米国留学中に、けっこうな頻度で驚くことに出会いましたが、それは私の「刷り込み」の裏返しです。
例えば、大学院で、椅子に足を乗せ、それも靴を脱ぎ、さらに親指のところに穴の開いている靴下を履いた足を投げ出して、授業を受けること。さらに、それが女性であったこと。
別の例では、授業で瞑想をした時の出来事で、使ったクッションを授業終了後に教室の隅に重ねて片付けるのですが、男女だれもが「投げて」重ねていくこと。音もするし、埃も気になるのは日本人の私だけだったのでしょうか。
さらに、バスに乗車中、バス停のないところでバスが停まったので、「?」を思って様子を観察すると、バスの運転手が席から立ち上がって、バスの昇降口から目の前のポストに手紙を投函するのを目撃したこと。
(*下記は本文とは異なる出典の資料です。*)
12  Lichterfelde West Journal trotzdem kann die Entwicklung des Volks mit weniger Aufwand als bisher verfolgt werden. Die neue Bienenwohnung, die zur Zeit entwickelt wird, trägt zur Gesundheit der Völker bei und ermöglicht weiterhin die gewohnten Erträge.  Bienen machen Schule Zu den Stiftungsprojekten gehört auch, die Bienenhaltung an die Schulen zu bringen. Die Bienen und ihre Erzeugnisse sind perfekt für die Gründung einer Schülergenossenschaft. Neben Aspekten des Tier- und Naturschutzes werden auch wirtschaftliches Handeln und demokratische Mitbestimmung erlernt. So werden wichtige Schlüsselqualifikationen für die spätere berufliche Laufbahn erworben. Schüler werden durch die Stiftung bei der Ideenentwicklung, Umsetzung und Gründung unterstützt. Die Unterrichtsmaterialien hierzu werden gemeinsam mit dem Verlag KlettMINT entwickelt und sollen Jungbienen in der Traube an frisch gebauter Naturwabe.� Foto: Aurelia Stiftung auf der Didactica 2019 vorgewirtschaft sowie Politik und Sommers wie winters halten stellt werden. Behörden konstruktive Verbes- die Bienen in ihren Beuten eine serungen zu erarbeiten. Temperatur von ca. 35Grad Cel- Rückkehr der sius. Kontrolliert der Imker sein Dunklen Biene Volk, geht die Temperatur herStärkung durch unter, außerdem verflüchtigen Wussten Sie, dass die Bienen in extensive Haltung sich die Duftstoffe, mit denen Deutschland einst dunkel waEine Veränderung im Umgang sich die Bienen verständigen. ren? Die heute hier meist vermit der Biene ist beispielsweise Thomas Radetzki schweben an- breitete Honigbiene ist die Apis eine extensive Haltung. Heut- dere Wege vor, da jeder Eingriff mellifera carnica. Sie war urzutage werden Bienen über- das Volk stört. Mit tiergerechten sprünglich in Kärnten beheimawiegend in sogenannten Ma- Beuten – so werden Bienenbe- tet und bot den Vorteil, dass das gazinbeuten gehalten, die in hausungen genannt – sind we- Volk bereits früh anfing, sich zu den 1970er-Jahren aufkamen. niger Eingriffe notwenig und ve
きりがないので最後にしますが、私の銀行口座からの引落しが、同名の他人の口座から引き落とされていた件(!)で電話があったのですが、担当者はアメリカンな雰囲気全開で「ハーイ、ミズ・スズゥーキー!」という口調で始終明るく、内容は状況説明のみで、謝罪の表現が全くなかったこと(謝られないから、これは大した問題ではないのかも、という錯覚に一瞬陥りそうになりました)。「銀行なのに!」という驚き。
裏を返せば、私には、授業中に椅子に足を乗せるべきではなく、穴の開いた靴下ははくべきではなく(特に女性は!)、座布団を片付ける時は丁寧に重ねるべきであり、バスの運転手は勤務中は運転以外はするべきではなく、銀行はミスすべきではなく、万一銀行はミスをしたら丁重に謝罪すべき、という無意識の規範の刷り込みがあったことになります。
私は米国留学前にも複数の国に住んだ経験があったので、それなりに自分の「すべき」の刷り込みに気づく経験はあったと思っていたのですが、米国はさらに自由でした。気づけば、私も空いた電車では、ボックス席の前の座席に足を乗せていたりして(特に足が疲れている時は合理的な行為かと)。
発達障害の診断には「日常生活に支障をきたしているか」という項目が重要な判断軸になりますが、「べき」の多い日本では発達障害とされる範囲が広いというのも納得がいくなと思いました。「べき」が多い社会は、実は多くの人が本音では窮屈な想いをしながら、表面上のスムーズさ、効率さを優先しているように見えます。
皆さんが自分の無意識の「べき」に気づくのはどんな時でしょうか。